I understand if its a large policy, or if the person has no medical records to look at.

But they will order exams on insureds who just had bloodwork done at the doctor. For a $500k term policy. Then they spend hundreds more ordering the APS. How is a random paramed examiner's results more accurate than a doctors office? And the only thing the Doctor might miss is a full lipid panel. So basically they are spending hundreds per insured to screen for alcohol abuse??

And these days, pretty much anyone with a serious health condition and is treated by a doctor, has a RX report showing the illness.

Finally, some carriers are starting to be selective in ordering Parameds. But it still happens too often imo.
 
I wonder how doctor visits play into this?
In the past it seems few people visited the doctor on a regular basis, so less data to pull from. Now even young ones are regular to the doctor, more data, better historical data for an informed decision.

Just thanking...
 
They can learn a lot from ordering medical records. Ive never really understood the need for an exam tbh. Not to the extent they do it at least.

I understand if its a large policy, or if the person has no medical records to look at.

But they will order exams on insureds who just had bloodwork done at the doctor. For a $500k term policy. Then they spend hundreds more ordering the APS. How is a random paramed examiner's results more accurate than a doctors office? And the only thing the Doctor might miss is a full lipid panel.
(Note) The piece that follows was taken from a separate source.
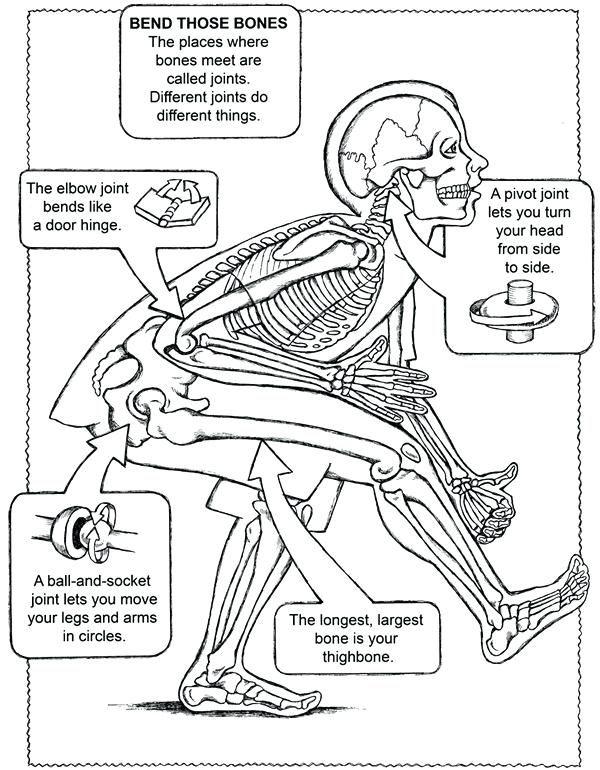 Image Result For Joints Worksheets For Kids Cuerpo Humano Anatomia Ciencias De La Naturaleza Laboratorios De Ciencias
So basically they are spending hundreds per insured to screen for alcohol abuse??

And these days, pretty much anyone with a serious health condition and is treated by a doctor, has a RX report showing the illness.

Finally, some carriers are starting to be selective in ordering Parameds. But it still happens too often imo.
Doctors labs don't test for cocaine, aids, tobacco, weed, & whatever else the carriers think impacts risk. I am told actuaries have seen mortality slippage since going away from exams as more people are approved at risks class they wouldn't have been if exams had been conducted.

Exams & medical records are worse today than 2 decades ago it seems
 
I wonder how doctor visits play into this?
In the past it seems few people visited the doctor on a regular basis, so less data to pull from. Now even young ones are regular to the doctor, more data, better historical data for an informed decision.

Just thanking...
Christmas Dinner of 22 people of all ages. 6 of them were age 18 -26. 3 of those 6 have had or will have colonoscopy between November & early January. How many of us had a colonoscopy before age 50 ish?

Medical files & script check data base are flooded in recent years it seems.